При звуках зычного голоса дворецкого, которого он нанял на службу в свой лондонский дом, Джозеф отложил ручку и потер уставшие глаза.

– Здесь, в доме? – поразился он.

В течение трех месяцев он был официально признан виконтом Холбруком и только начал разбираться с тем беспорядком, который Уильям оставил в имущественных делах. Он взялся за очередную партию бумаг еще до завтрака, а сейчас был день, и Джозеф сомневался, что ему удастся освободиться раньше обеда.

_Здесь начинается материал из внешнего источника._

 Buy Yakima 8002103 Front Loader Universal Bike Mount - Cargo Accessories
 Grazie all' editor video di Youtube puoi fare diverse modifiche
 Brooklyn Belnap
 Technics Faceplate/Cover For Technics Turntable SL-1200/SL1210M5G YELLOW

Теперь Роберта хочет видеть его. Он не разговаривал ни с одной из сестер Форсайт с той горькой встречи в Ньюгейте, когда оскорбленный и злой набросился на Сидони. Трех месяцев хватило, чтобы раскаяться в своей вспышке, но боль в сердце они не успокоили. Тоска по ней лишила его сна. А если он время от времени проваливался в беспокойный сон, мучительные видения преследовали его.

Ему было чертовски плохо.

Настолько плохо, что порой он думал послать гордость к чертям и приползти к Сидони в жалкой надежде на доброе слово. После того как он накинулся на нее, прощения он не ждал. Она спасла его, а он ответил не благодарностью, но яростью. Но потом рассудительность требовала оставить ее в покое. Предоставить ей свободу строить свое будущее, которое она не намерена делить с Джозефом Мерриком.

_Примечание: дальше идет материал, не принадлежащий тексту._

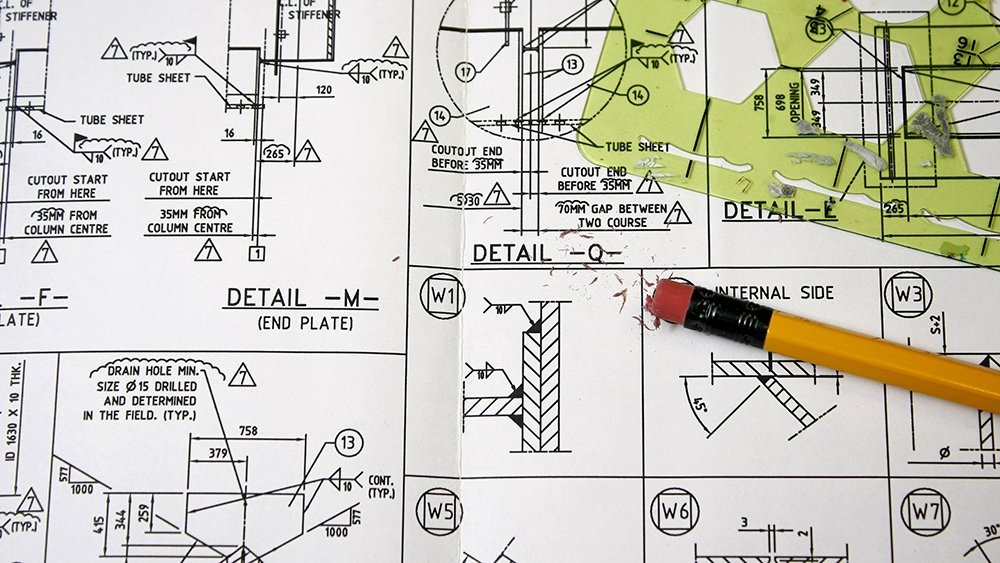 What to Know Before Outsourcing Sheet Metal Design
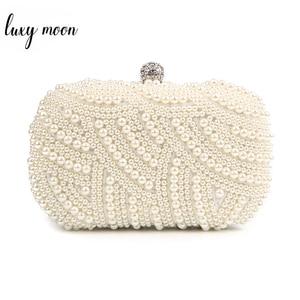 Image 1 - Клатч с жемчугом, женские сумочки, женские белые ручные сумки, вечерние сумки для свадьбы, черная сумка на плечо, Bolsa Feminina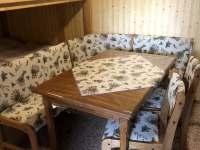Útulná chata v předhůří Šumavy - chata k pronájmu - 10 Lčovice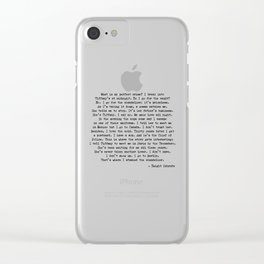 What is my Perfect Crime Office Dwight Quotes Clear iPhone Case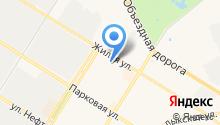 Точка доступа на карте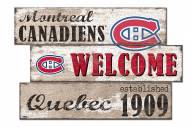 Montreal Canadiens Welcome 3 Plank Sign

Она вполне ясно дала это понять.

Назначив денежное содержание Роберте и приняв на себя финансовые обязательства по содержанию сыновей Уильяма, он предложил пособие и Сидони. В то время он все еще чувствовал себя оскорбленным тем, что сестра для нее оказалась важнее, чем он. А как унизительно было сознать, что, по крайней мере частично, в его вспышке виновата ревность. Но даже в гневе ему невыносимо было думать, что она влачит жалкое существование. Ему хотелось, чтобы она имела возможность купить красивое платье и новую шляпку…

Какой-то поверенный из Сити отказался от ее имени от любой помощи виконта Холбрука. Она не приняла этот подарок. Ее холодный отказ вызвал у Джозефа чувство, будто она располосовала только-только затянувшуюся рану. Здравый смысл и чувство самосохранения требовали предоставить ей возможность справляться со всем самой, но здравый смысл не согревал в холодную зимнюю ночь, и он почти готов был послать его к дьяволу. Если он станет искать Сидони, то рискует испытать унижение. Однако унижение – роскошь в сравнении с бесконечной, грызущей его тоской.

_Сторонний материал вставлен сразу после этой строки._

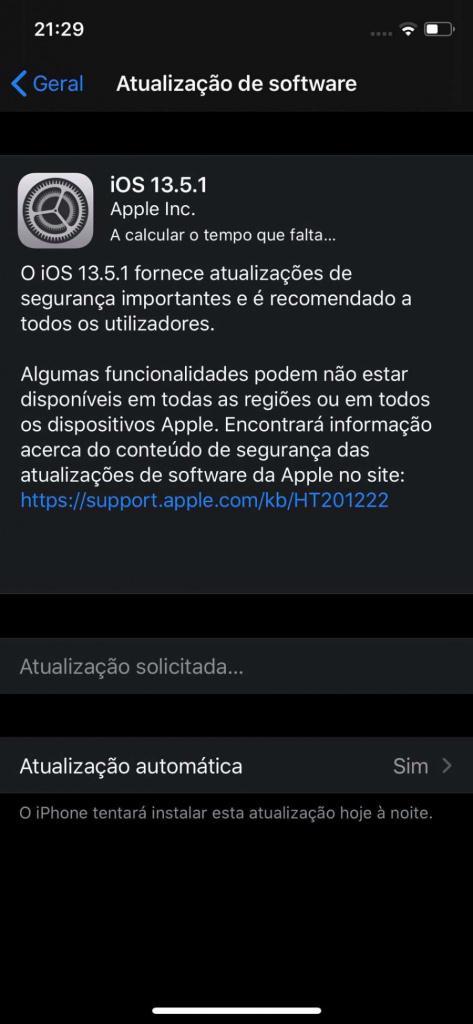 iOS Apple iPhone jailbreak falha
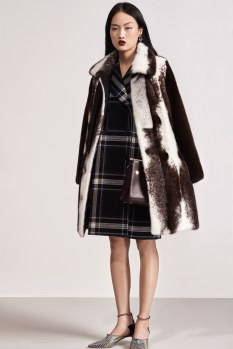 Christian Dior Pre-Fall 2016 Look 18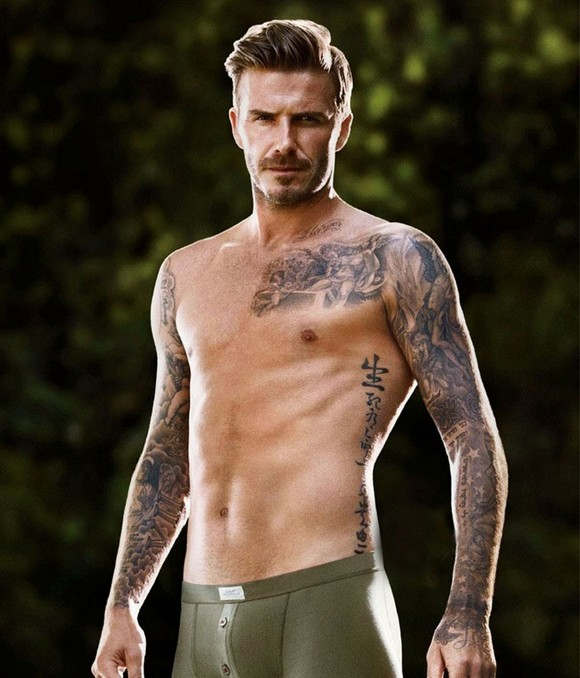 David Beckham Tattoo024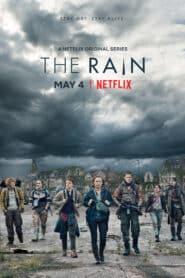The Rain Season 1 [Soundtrack บรรยายไทย]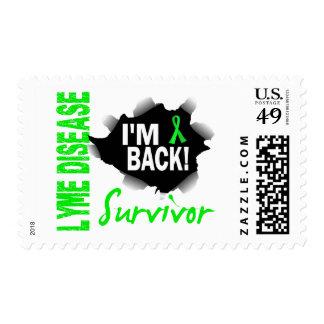 Enfermedad de Lyme del superviviente 7 Franqueo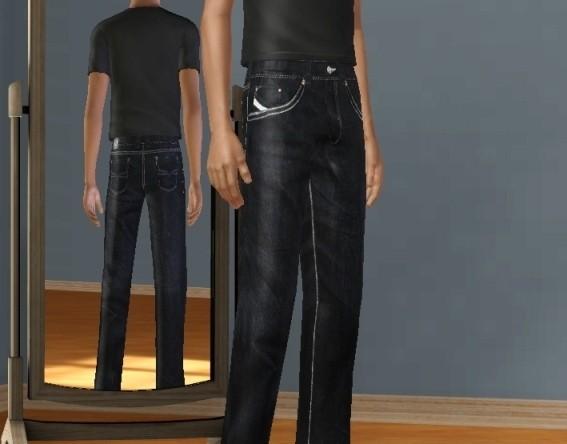 5. Sims3 ...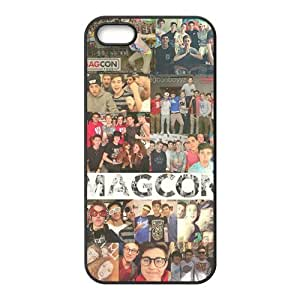 Magcon people gather picture Cell Phone Case for iPhone 5S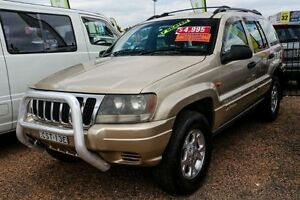 1999 Jeep Grand Cherokee V6 Automatic SUV Colyton Penrith Area Preview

В Девоне Сидони желала его. Он во многом в своей жизни ошибался, но только не в этом. Быть может, если он упадет ей в ноги, она вновь удостоит его своей милости. Вот до чего он дошел в своем одиночестве, каким жалким стал. Всю жизнь он мечтал, что если докажет свои законные права, сотрет пятно позора с памяти родителей, расквитается с этим негодяем Уильямом за его зло, то будет счастлив.